▶ Assignment A: List every place name in the news report on the hybrid COVID-19 variant, leaving out the name of the laboratory.
▶ Assignment B: According to the news report on the hybrid COVID-19 variant, who discovered the recombination, and where?
▶ Assignment C: Decide whether each statement agrees with the news report on the hybrid COVID-19 variant, and quote the words that decide it: (i) The B1429 strain was first detected in the UK. (ii) The pandemic has infected nearly 110 million people worldwide. (iii) The report says the new recombinant is clearly a major threat.

▶ Source extract:
Media organizations reported Wednesday (February 17) that the homegrown COVID-19 variant sweeping California has combined with the highly-contagious UK variant.
The result is yet another mutation, a hybrid virus.
This has started to spark fears that the new resulting virus will be more contagious.
A sample from California showed a recombination of the B117 strain first detected in the UK and the California B1429 one being blamed on a surge in cases in Los Angeles.
It was discovered by Bette Korber at the Los Alamos National Laboratory in New Mexico.
Such recombination of variants is feared because it can create even more dangerous variants.
Reports describe the combination of the two variants as an “anomaly”.
Researchers in New Mexico believed it is the first recorded “recombination event” of the COVID-19 pandemic between a variant of SARS-CoV-2 that originated in the UK and another from California.
It’s unclear how much of a threat the new recombinant could be as the COVID-19 pandemic continues.
The pandemic has already infected nearly 110 million people worldwide.

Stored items
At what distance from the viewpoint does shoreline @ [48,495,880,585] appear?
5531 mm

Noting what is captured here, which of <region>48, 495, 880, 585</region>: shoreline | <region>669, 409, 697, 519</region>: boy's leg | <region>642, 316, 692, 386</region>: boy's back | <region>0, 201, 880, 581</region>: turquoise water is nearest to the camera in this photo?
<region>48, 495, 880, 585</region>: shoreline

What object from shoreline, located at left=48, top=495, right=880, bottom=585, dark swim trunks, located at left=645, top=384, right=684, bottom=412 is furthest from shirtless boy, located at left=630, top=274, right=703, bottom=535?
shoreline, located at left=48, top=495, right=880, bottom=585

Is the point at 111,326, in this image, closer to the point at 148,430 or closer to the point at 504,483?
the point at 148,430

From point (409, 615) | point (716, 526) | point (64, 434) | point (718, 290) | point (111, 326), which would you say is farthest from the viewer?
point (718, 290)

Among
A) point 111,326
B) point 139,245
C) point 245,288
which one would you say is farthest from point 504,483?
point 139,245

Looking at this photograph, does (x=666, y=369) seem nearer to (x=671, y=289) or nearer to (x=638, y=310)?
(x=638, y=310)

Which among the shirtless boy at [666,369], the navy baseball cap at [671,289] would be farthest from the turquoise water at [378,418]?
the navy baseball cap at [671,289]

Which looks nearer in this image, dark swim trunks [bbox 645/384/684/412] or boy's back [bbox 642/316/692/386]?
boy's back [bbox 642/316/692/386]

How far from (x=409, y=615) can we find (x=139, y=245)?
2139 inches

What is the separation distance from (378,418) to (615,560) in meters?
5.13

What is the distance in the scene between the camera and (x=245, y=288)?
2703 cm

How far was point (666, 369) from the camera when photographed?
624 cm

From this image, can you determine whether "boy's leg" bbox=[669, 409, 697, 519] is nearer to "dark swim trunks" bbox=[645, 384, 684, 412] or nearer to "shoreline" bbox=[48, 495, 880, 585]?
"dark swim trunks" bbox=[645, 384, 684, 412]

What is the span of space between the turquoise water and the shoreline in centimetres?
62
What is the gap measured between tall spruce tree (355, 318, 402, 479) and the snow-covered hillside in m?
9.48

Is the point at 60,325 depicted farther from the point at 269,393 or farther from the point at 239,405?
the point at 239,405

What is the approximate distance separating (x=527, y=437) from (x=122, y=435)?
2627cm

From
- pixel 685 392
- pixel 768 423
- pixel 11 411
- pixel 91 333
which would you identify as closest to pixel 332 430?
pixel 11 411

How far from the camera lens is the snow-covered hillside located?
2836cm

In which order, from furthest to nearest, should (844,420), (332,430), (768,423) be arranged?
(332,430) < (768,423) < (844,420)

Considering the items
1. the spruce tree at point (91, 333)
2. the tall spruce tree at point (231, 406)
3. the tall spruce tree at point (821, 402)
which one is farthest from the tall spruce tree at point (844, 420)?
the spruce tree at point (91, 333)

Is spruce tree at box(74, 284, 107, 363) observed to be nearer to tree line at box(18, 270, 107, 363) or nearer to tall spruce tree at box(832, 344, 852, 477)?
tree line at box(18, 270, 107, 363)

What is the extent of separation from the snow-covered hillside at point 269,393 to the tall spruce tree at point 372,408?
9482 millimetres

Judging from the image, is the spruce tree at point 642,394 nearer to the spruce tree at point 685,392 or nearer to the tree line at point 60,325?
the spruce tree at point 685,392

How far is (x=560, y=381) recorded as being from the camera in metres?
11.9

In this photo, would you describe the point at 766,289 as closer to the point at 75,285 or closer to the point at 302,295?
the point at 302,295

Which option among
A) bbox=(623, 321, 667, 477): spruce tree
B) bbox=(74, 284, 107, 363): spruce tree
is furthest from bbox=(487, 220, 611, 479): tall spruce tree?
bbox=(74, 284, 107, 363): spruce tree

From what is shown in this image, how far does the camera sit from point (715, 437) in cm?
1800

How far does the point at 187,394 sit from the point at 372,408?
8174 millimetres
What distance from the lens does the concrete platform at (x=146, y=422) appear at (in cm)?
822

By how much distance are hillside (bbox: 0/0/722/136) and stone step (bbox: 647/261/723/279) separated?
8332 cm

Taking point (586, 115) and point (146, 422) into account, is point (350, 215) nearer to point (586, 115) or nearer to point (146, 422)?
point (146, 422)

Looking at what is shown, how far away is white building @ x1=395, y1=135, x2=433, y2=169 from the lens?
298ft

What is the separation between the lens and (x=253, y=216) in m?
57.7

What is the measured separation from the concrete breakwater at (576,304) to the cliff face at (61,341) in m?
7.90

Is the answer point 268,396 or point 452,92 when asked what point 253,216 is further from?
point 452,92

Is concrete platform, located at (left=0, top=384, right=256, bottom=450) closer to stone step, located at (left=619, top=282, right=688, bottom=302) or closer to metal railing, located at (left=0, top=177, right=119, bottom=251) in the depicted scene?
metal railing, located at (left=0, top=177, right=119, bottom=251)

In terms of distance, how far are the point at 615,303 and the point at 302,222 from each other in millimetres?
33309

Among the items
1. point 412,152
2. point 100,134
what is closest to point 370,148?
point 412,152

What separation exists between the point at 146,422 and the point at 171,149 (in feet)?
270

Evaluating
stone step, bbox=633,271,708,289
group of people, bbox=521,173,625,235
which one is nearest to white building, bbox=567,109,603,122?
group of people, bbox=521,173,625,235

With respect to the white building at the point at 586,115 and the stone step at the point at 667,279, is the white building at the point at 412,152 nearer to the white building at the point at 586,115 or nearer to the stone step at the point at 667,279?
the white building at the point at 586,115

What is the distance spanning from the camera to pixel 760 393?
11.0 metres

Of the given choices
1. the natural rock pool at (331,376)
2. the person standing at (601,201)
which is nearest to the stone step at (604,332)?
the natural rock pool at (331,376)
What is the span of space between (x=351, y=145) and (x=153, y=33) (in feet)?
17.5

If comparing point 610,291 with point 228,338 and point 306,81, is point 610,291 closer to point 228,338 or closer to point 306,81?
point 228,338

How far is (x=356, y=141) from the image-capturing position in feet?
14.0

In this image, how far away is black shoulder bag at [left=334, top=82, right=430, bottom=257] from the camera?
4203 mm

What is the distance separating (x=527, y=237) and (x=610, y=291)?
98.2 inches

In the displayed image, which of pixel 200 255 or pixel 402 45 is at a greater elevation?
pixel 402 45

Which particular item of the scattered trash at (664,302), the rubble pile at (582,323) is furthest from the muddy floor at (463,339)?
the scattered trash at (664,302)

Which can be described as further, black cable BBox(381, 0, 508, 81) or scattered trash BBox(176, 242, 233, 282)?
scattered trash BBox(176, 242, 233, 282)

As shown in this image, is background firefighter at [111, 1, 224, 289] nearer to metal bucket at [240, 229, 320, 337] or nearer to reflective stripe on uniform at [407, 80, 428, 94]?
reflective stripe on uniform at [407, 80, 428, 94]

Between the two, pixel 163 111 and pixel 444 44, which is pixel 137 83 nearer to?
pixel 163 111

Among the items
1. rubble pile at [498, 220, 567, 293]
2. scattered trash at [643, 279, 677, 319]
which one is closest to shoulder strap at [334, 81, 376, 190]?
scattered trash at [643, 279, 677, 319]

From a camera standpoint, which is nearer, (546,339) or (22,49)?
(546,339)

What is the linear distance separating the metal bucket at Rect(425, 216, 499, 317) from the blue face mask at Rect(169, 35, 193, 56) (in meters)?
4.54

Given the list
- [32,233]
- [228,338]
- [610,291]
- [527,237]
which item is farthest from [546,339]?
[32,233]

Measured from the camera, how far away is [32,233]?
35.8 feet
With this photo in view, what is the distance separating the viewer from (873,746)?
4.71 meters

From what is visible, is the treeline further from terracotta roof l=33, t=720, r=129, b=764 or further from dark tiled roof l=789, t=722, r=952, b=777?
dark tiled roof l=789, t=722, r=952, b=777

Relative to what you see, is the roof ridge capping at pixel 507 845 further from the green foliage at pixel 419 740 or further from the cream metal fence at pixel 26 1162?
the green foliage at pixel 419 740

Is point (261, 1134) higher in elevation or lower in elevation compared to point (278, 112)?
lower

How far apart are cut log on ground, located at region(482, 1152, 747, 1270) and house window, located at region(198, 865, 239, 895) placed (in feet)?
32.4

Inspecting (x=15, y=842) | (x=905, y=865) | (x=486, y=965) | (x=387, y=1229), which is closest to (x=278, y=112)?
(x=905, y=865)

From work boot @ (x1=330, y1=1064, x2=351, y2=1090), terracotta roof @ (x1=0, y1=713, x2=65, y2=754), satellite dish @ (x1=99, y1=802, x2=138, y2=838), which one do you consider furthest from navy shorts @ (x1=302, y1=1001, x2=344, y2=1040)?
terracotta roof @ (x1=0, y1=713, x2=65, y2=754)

▶ Your solution A: California, the UK, Los Angeles, New Mexico

▶ Your solution B: Bette Korber at the Los Alamos National Laboratory in New Mexico.

▶ Your solution C:
(i) No: "the B117 strain first detected in the UK and the California B1429 one"
(ii) Yes: "The pandemic has already infected nearly 110 million people worldwide."
(iii) No: "It’s unclear how much of a threat the new recombinant could be"